Timing attacks are not a correctness bug. All existing tests were correctness tests: “given valid token, return 200; given invalid, return 401.” Those pass both before and after the fix. A test suite that doesn’t think about timing as a security property won’t catch the difference. The library-level defense (crypto.timingSafeEqual) has existed in Node since 6.x. The reason it wasn’t used here is not technical — it’s that nobody wrote the code thinking about timing as an attack surface. This is a common failure mode for “simple” auth code paths where the comparison looks trivial. Secondary reason: the includes() call was one line, in an obvious place (the first step of the handler). It felt complete. Security review culture — where someone specifically checks auth paths against a checklist including “constant-time compare” — would have caught it. Testing alone wouldn’t.
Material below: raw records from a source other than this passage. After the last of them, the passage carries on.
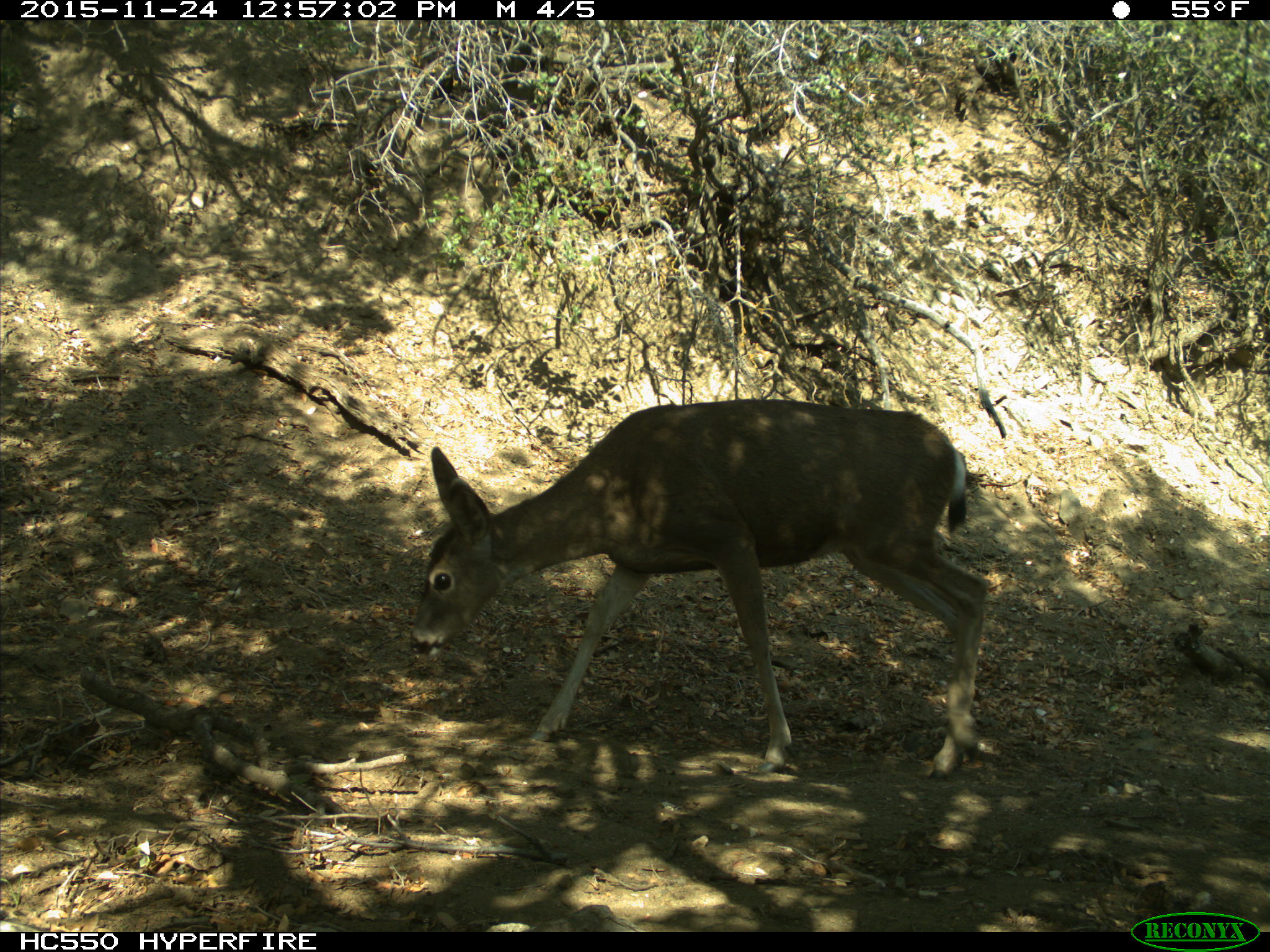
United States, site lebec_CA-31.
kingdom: Animalia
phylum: Chordata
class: Mammalia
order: Artiodactyla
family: Cervidae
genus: Odocoileus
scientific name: Odocoileus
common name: deer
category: unidentified deer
Unidentified deer (deer) (Odocoileus).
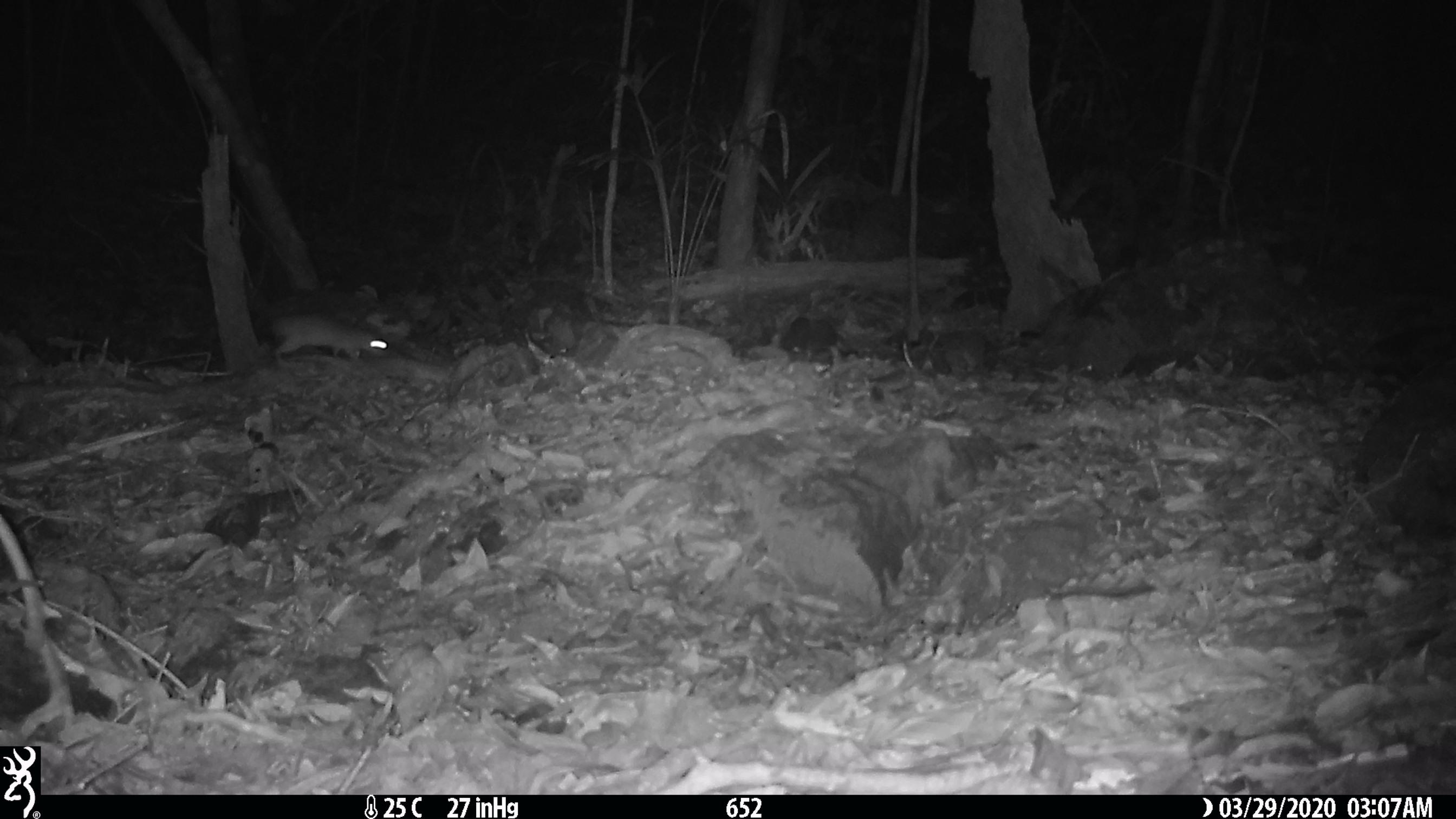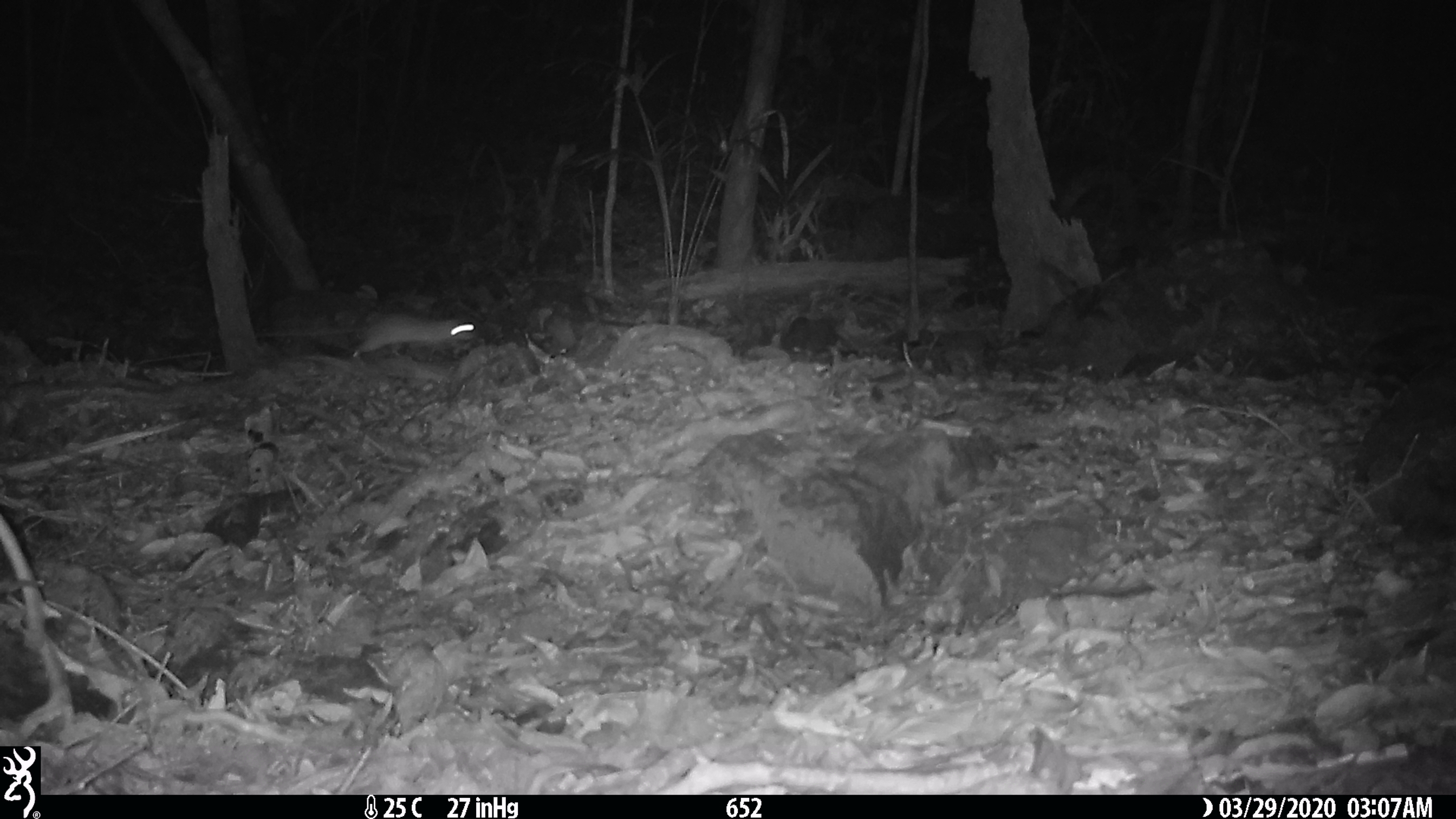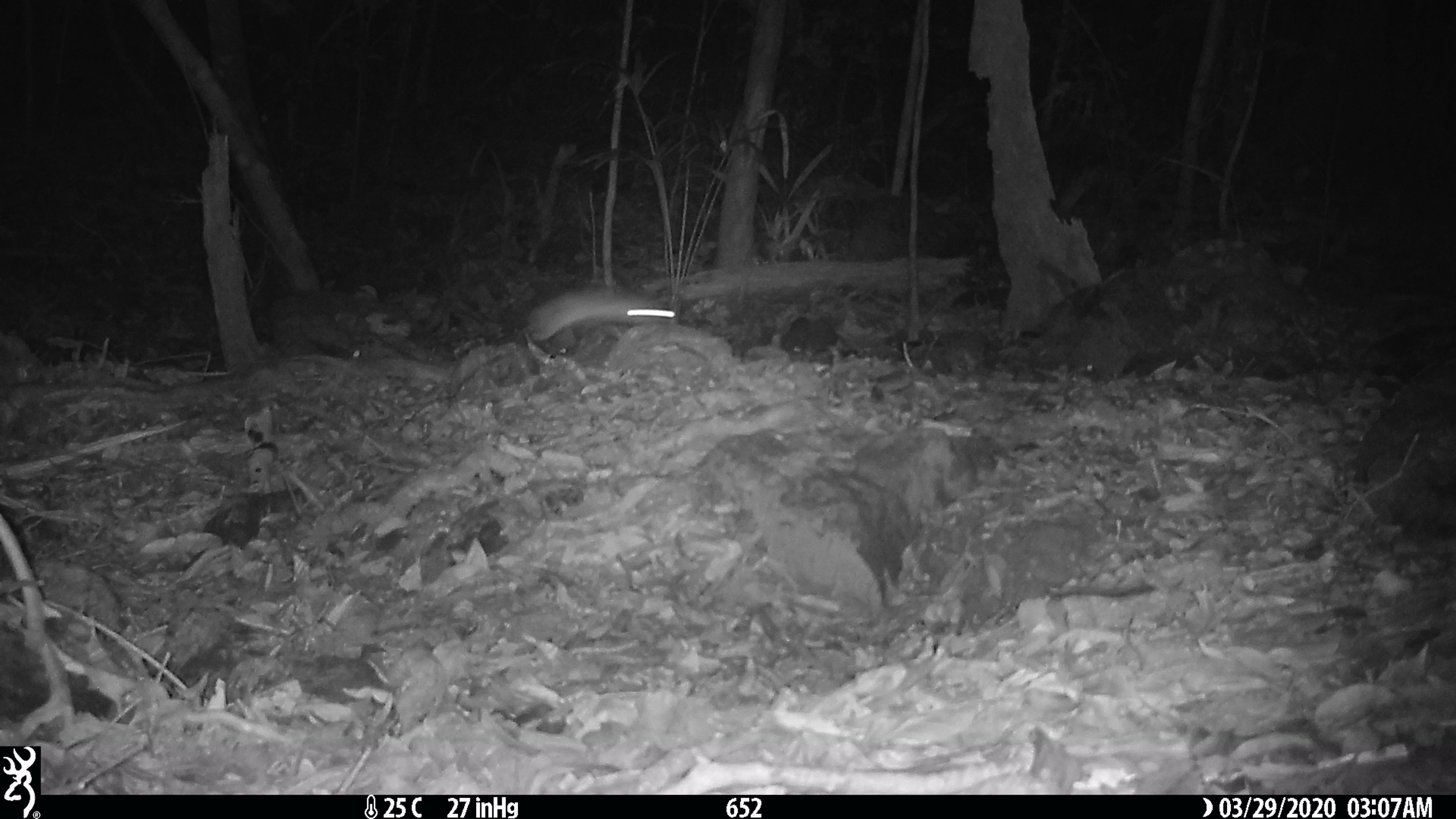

Class of bug — where else to watch

“Secret comparison via short-circuiting equality” — anywhere user-supplied input is compared against a secret using ===, ==, .includes(), .startsWith(), or hand-rolled string compare, the code is timing-vulnerable. The fix is always the same: normalize to equal-length bytes (hash if necessary), then use timingSafeEqual. Specific other places to audit:
  • DID signature verification (bindu/identity/verify.ts): verify() delegates to @noble/ed25519.verifyAsync, which is constant-time by design. Safe.
  • Bindu tasks/get task-id matching in the polling client: no user-supplied secret on this path, so not applicable.
  • Inbound webhook signatures (Phase 5 payment processing): must use timingSafeEqual against whatever HMAC or signature format the provider expects. Treat any webhook secret as sensitive.
  • API key rotation / validation if that feature lands: same rules apply. Even “is this an admin key?” prefix checks need care — compare hashes, not prefixes.
Broader rule: any comparison where one side is attacker-supplied and the other is a secret or access-control decision must be constant-time. It doesn’t matter if the comparison is “only used in auth” or “just a cache key lookup” — if the outcome gates access, the timing is a side channel. A meta-lesson from this bug: .includes() on a secrets list is a code smell. The shape of “iterate and match” is fine for non-sensitive data, but for secrets the loop itself becomes part of the side channel (which entry matched, in which position). If you see secretsArray.includes(provided) anywhere in a security-adjacent path, it needs the hash + full-traversal pattern from this fix.